Re: [PATCH] KVM: x86: Zap all TDP leaf entries according noncoherent DMA count

From: Chao Gao
Date: Mon May 08 2023 - 23:11:50 EST


On Tue, May 09, 2023 at 09:40:37AM +0800, Yan Zhao wrote:
>On Mon, May 08, 2023 at 03:19:56PM +0800, Chao Gao wrote:
>> >However, this issue may appear when kvm_mmu_zap_all_fast() is not called
>> >before KVM slot removal, e.g. as for TDX, only leaf entries for the
>> >memslot to be removed is zapped.
>> >
>> >static void kvm_mmu_invalidate_zap_pages_in_memslot(struct kvm *kvm,
>> > struct kvm_memory_slot *slot,
>> > struct kvm_page_track_notifier_node *node)
>> >{
>> > if (kvm_gfn_shared_mask(kvm))
>> > /*
>> > * Secure-EPT requires to release PTs from the leaf. The
>> > * optimization to zap root PT first with child PT doesn't
>> > * work.
>> > */
>> > kvm_mmu_zap_memslot(kvm, slot);
>> > else
>> > kvm_mmu_zap_all_fast(kvm);
>> >}
>>
>> TDX code isn't merged. So, I think you'd better not use TDX as an argument.
>>
>Ok. But I just want to explain that kvm_mmu_zap_all_fast() is not
>desired in some cases during slot DELETE. TDX is a good example here.

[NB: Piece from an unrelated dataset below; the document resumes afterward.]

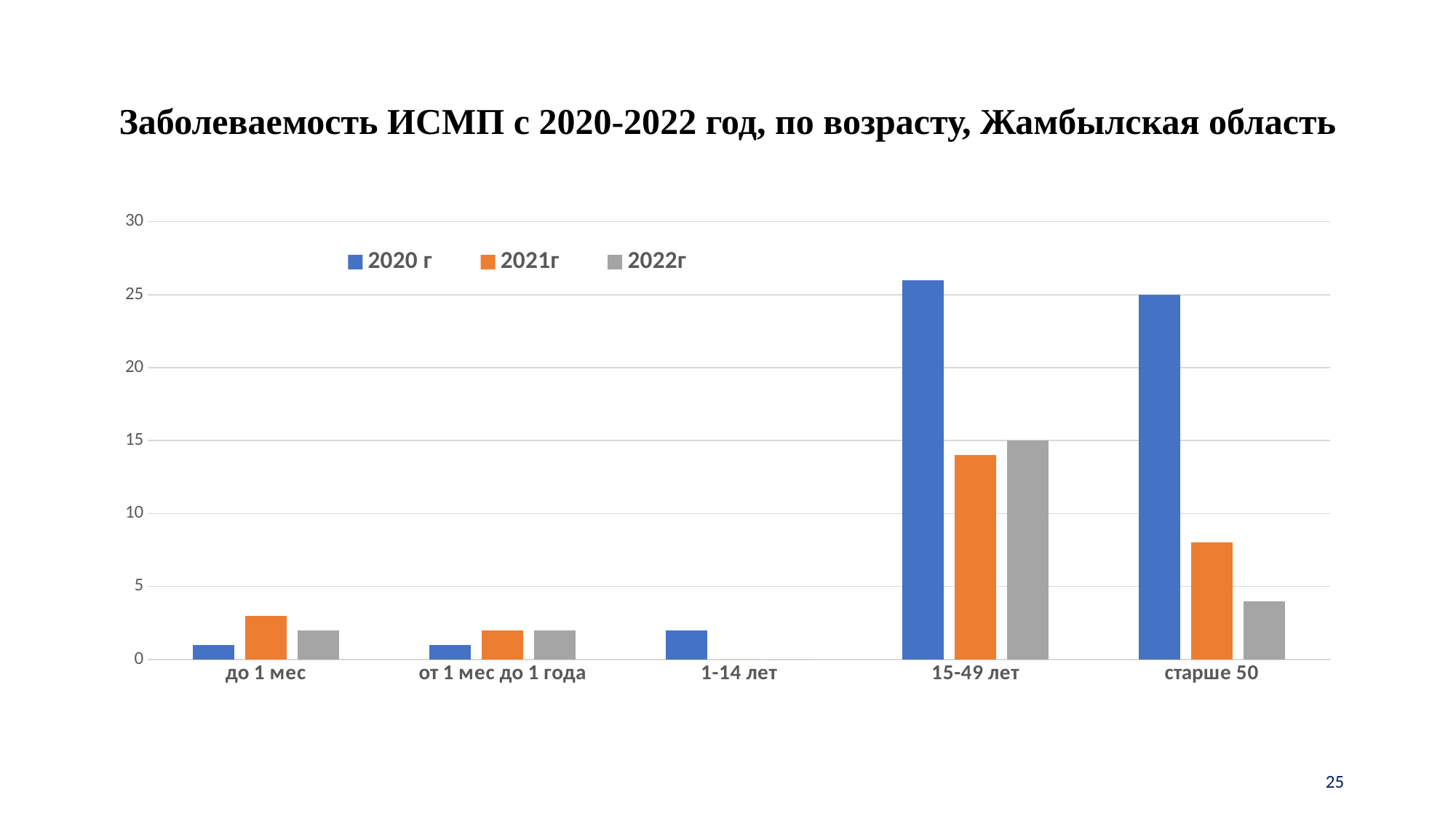
How many series does the legend list? 3 How many age categories are shown on the x axis? 5 Is the value for 15-49 лет in the 2020 г series greater or less than 25? greater What is the value for 15-49 лет in the 2022г series? 15 Is the value for старше 50 in the 2022г series greater or less than 5? less Is the value for старше 50 in the 2021г series greater or less than 10? less For старше 50, which series has the larger value: 2021г or 2022г? 2021г What kind of chart is shown on the slide? bar chart Which age category has the highest value in the 2022г series? 15-49 лет Which series is shown in orange in the legend? 2021г What is the value for старше 50 in the 2020 г series? 25 Which age category has the highest value in the 2021г series? 15-49 лет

Ok. Maybe just remove the above code snippet. The code snippet is confusing
because people may think it is what current KVM has, but actually it turns out
to be a modified version in pending TDX patches, which are subject to change.

>
>> >
>> >And even without TDX's case, in some extreme conditions if MMIO regions
>> >are not disabled during device attaching, e.g. if guest does not cause
>> >the MMIO region disabling in QEMU.
>> >Then TDP zap will not be called and wrong EPT memory type might be
>> >retained.
>> >
>> >So, do the TDP zapping of all leaf entries when present/non-present state
>> >of noncoherent DMA devices changes to ensure stale entries cleaned away.
>> >And as this is not a frequent operation, the extra zap should be fine.
>> >
>> >Signed-off-by: Yan Zhao <yan.y.zhao@xxxxxxxxx>
>> >---
>> > arch/x86/kvm/x86.c | 6 ++++--
>> > 1 file changed, 4 insertions(+), 2 deletions(-)
>> >
>> >diff --git a/arch/x86/kvm/x86.c b/arch/x86/kvm/x86.c
>> >index e7f78fe79b32..99a825722d95 100644
>> >--- a/arch/x86/kvm/x86.c
>> >+++ b/arch/x86/kvm/x86.c
>> >@@ -13145,13 +13145,15 @@ EXPORT_SYMBOL_GPL(kvm_arch_has_assigned_device);
>> >
>> > void kvm_arch_register_noncoherent_dma(struct kvm *kvm)
>> > {
>> >- atomic_inc(&kvm->arch.noncoherent_dma_count);
>> >+ if (atomic_inc_return(&kvm->arch.noncoherent_dma_count) == 1)
>>
>> >+ kvm_zap_gfn_range(kvm, gpa_to_gfn(0), gpa_to_gfn(~0ULL));
>>
>> The issue is specific to EPT. shouldn't this be conditional on tdp_enabled, like
>> update_mtrr()?
>>
>Yes. good point.
>Maybe also include checking of shadow_memtype_mask.

looks good.